■ **GIVEN EXERCISE**
Produce a verbatim transcription of the records below, beginning at the line containing "Among the objects" and ending at the final line; include only those lines.

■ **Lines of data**
○ ○ ○ ○

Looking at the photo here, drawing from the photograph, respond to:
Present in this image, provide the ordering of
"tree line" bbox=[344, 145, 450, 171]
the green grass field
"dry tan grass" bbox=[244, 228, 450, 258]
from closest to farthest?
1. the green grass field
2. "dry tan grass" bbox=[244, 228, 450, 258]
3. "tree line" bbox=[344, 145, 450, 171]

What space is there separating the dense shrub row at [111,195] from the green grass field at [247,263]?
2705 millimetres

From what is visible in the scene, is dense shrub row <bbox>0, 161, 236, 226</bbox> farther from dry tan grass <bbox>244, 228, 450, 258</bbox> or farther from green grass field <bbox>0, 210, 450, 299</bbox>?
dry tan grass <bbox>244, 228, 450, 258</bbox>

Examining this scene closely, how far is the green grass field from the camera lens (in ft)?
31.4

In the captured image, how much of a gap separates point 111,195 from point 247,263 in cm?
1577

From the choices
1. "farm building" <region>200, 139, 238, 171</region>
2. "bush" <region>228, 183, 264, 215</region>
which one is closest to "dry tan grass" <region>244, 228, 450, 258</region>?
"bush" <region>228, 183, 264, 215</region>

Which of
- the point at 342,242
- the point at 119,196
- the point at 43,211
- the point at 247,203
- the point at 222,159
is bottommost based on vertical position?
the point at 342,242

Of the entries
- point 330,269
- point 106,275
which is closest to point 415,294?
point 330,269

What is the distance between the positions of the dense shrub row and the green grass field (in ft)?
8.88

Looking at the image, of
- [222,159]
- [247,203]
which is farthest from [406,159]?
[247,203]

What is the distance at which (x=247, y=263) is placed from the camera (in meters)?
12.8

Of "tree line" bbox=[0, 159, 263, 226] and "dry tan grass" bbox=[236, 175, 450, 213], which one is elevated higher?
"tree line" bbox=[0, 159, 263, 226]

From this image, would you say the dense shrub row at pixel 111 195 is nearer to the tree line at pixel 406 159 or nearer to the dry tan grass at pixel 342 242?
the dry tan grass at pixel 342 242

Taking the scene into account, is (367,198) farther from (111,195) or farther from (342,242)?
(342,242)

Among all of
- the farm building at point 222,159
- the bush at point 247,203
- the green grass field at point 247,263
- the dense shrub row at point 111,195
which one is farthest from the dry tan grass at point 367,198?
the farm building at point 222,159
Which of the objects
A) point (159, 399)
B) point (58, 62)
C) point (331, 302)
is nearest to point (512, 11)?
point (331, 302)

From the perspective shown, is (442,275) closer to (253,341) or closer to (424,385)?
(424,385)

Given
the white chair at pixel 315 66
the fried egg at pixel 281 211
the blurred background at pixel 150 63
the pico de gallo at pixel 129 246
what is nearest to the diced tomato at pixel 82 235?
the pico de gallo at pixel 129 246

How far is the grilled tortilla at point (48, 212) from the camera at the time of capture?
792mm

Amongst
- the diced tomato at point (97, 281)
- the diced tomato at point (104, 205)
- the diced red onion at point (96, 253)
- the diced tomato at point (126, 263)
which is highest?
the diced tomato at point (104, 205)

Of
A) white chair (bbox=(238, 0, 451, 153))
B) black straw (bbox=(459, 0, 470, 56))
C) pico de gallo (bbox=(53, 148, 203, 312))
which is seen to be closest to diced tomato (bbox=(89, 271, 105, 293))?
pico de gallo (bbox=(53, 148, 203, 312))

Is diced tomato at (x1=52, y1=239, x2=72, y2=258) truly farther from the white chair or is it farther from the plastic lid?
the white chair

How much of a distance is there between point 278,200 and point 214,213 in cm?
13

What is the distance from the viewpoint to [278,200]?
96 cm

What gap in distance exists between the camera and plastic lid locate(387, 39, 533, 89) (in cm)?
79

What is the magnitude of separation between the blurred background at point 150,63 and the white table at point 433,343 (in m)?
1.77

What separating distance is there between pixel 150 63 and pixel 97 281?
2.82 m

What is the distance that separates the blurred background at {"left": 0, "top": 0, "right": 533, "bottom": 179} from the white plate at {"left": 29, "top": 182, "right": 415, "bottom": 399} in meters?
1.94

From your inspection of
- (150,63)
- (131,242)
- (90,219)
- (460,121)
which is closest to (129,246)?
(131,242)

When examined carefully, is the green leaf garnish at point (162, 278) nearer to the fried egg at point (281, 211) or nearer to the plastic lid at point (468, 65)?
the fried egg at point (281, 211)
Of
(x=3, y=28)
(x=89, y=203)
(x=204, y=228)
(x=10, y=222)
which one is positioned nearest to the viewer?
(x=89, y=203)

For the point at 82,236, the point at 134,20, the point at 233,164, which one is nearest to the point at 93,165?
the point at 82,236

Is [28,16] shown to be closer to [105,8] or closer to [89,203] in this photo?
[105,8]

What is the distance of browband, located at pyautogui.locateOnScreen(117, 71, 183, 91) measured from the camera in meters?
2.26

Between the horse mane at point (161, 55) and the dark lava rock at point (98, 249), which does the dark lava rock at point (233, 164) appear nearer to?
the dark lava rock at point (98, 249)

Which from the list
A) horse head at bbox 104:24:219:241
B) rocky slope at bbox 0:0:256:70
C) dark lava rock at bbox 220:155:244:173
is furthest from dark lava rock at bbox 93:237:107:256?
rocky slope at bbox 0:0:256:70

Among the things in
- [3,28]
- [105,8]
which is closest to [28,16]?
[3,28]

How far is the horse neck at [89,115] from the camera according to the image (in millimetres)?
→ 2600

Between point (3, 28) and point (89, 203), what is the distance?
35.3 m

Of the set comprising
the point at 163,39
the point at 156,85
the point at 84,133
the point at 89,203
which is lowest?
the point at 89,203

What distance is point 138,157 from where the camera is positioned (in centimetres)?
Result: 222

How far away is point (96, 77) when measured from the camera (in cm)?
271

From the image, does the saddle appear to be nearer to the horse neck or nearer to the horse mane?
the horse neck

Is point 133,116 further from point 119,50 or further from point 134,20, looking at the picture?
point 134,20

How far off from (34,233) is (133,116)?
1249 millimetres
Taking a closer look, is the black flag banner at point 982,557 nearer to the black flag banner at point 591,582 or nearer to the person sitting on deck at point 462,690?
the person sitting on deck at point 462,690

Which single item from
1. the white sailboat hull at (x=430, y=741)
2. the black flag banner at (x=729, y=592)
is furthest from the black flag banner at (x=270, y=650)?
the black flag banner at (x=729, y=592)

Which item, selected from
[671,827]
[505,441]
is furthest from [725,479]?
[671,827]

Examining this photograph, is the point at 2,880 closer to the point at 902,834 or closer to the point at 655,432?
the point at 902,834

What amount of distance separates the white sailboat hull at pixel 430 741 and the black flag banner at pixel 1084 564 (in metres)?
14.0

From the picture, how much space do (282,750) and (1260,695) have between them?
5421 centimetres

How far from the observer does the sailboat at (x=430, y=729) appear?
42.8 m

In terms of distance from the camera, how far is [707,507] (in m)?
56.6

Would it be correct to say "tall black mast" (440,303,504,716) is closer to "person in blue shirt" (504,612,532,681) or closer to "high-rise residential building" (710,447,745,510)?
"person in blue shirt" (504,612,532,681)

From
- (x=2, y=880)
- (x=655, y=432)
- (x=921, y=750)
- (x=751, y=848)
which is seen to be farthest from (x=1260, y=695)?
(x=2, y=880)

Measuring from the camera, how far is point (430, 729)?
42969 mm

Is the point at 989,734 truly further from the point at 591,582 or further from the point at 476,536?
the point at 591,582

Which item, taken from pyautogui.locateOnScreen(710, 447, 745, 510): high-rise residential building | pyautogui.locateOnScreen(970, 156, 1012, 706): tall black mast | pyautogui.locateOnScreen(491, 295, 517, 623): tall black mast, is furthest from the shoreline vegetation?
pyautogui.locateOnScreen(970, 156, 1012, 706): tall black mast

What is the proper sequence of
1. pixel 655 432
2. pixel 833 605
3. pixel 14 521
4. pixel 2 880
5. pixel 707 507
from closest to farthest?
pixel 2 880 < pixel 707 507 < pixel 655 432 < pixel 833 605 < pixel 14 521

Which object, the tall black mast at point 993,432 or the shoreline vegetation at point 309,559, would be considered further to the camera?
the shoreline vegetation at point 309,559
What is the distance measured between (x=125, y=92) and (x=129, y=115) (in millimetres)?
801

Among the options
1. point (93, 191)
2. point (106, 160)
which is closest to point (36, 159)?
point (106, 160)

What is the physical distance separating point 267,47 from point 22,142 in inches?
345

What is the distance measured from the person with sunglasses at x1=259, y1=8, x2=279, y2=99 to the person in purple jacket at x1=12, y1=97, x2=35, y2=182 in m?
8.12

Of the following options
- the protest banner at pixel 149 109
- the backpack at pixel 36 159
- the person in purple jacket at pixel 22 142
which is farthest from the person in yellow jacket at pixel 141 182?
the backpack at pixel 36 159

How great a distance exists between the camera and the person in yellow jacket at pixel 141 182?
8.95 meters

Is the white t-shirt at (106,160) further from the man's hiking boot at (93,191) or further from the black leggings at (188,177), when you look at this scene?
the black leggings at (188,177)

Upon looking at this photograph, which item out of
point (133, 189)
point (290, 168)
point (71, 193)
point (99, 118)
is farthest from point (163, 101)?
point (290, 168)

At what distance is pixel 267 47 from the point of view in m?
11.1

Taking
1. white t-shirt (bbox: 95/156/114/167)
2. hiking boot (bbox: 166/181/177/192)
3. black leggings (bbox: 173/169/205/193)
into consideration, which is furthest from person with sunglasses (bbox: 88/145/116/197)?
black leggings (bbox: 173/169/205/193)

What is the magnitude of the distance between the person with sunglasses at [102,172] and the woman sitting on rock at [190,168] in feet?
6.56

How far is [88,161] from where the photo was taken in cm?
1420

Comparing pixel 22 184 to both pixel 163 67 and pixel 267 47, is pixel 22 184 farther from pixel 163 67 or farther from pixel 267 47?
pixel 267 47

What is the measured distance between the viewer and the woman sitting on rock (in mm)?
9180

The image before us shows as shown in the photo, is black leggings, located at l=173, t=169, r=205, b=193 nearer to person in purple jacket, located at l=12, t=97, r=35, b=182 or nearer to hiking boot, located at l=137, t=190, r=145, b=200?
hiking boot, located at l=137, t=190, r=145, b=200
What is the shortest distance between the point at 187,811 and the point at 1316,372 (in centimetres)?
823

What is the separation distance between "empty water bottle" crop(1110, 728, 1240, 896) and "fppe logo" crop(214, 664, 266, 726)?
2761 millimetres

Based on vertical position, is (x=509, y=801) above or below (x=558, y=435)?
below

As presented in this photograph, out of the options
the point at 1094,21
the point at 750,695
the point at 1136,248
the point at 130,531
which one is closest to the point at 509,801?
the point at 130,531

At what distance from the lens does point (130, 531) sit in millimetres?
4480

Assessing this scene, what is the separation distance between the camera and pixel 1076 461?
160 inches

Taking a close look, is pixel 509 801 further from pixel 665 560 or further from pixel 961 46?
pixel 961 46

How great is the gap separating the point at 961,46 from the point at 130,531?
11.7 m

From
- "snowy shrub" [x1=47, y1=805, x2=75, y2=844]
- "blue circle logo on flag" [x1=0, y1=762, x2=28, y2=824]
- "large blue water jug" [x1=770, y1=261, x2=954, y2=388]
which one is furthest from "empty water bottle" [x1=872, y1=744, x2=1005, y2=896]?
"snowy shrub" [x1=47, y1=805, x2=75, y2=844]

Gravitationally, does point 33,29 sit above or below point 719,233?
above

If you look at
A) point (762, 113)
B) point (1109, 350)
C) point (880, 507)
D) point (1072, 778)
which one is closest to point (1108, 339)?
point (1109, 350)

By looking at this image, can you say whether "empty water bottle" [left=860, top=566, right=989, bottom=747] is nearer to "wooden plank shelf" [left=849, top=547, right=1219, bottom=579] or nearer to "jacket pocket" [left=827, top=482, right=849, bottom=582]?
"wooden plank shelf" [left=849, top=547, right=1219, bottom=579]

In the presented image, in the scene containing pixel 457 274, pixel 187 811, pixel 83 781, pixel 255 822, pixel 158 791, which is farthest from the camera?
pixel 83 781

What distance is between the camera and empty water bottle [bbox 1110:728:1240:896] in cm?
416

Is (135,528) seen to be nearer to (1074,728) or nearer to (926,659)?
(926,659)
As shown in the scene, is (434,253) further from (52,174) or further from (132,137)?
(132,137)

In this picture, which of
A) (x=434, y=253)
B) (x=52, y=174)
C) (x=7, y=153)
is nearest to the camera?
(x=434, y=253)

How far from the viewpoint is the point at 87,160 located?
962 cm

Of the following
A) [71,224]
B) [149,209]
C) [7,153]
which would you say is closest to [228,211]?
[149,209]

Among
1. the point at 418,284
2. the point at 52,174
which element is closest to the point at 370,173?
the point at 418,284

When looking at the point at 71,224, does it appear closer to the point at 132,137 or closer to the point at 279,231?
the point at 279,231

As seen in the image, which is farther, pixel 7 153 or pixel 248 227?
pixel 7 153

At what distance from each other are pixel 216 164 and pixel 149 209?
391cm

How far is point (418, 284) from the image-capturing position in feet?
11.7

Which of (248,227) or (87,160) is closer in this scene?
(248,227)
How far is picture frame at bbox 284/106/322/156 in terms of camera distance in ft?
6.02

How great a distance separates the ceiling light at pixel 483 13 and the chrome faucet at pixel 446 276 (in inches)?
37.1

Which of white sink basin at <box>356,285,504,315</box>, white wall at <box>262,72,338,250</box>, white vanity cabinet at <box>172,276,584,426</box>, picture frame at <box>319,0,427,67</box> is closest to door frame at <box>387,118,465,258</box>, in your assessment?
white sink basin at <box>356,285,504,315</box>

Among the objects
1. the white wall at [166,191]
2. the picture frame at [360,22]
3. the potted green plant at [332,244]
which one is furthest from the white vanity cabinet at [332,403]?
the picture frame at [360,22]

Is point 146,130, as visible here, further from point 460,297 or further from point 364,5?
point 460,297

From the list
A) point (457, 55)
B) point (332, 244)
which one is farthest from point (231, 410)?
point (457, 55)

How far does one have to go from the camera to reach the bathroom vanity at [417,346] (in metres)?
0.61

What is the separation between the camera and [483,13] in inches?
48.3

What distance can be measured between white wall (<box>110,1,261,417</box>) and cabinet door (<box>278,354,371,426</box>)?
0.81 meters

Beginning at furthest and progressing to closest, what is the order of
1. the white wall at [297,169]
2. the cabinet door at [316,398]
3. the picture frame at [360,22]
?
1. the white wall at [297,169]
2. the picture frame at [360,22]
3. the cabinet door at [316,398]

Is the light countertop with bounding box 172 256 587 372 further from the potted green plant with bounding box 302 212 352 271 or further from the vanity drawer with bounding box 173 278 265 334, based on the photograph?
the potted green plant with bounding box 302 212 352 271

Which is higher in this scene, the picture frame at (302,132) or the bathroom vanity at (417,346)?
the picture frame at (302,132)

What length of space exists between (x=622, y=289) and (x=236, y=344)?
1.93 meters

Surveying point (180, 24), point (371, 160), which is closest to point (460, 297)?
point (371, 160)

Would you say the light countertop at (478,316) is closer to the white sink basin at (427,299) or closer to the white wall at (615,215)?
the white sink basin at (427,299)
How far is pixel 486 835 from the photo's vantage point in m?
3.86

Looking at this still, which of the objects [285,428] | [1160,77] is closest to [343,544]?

○ ○ ○ ○

■ **EXPECTED OUTPUT**
Among the objects
1. the white wall at [166,191]
2. the picture frame at [360,22]
3. the potted green plant at [332,244]
which one is furthest from the white vanity cabinet at [332,403]?
the picture frame at [360,22]

Is point 146,130, as visible here, further from point 460,297 or further from point 364,5?
point 460,297

From the list
A) point (457, 55)
B) point (332, 244)
which one is farthest from point (231, 410)?
point (457, 55)

How far does one have to go from the camera to reach the bathroom vanity at [417,346] (in metres)?
0.61

What is the separation between the camera and [483,13] in inches?
48.3

What distance can be measured between white wall (<box>110,1,261,417</box>) and cabinet door (<box>278,354,371,426</box>)?
0.81 meters

Beginning at furthest and progressing to closest, what is the order of
1. the white wall at [297,169]
2. the cabinet door at [316,398]
3. the picture frame at [360,22]
?
1. the white wall at [297,169]
2. the picture frame at [360,22]
3. the cabinet door at [316,398]

Is the light countertop with bounding box 172 256 587 372 further from the potted green plant with bounding box 302 212 352 271 or further from the vanity drawer with bounding box 173 278 265 334, based on the photograph?
the potted green plant with bounding box 302 212 352 271

Which is higher in this scene, the picture frame at (302,132) or the bathroom vanity at (417,346)?
the picture frame at (302,132)

What length of space exists between (x=622, y=289) and (x=236, y=344)?
1.93 meters

Surveying point (180, 24), point (371, 160), which is closest to point (460, 297)?
point (371, 160)

Would you say the light countertop at (478,316) is closer to the white sink basin at (427,299) or closer to the white wall at (615,215)?
the white sink basin at (427,299)
How far is pixel 486 835 from the photo's vantage point in m?
3.86

Looking at this still, which of the objects [285,428] | [1160,77] is closest to [343,544]?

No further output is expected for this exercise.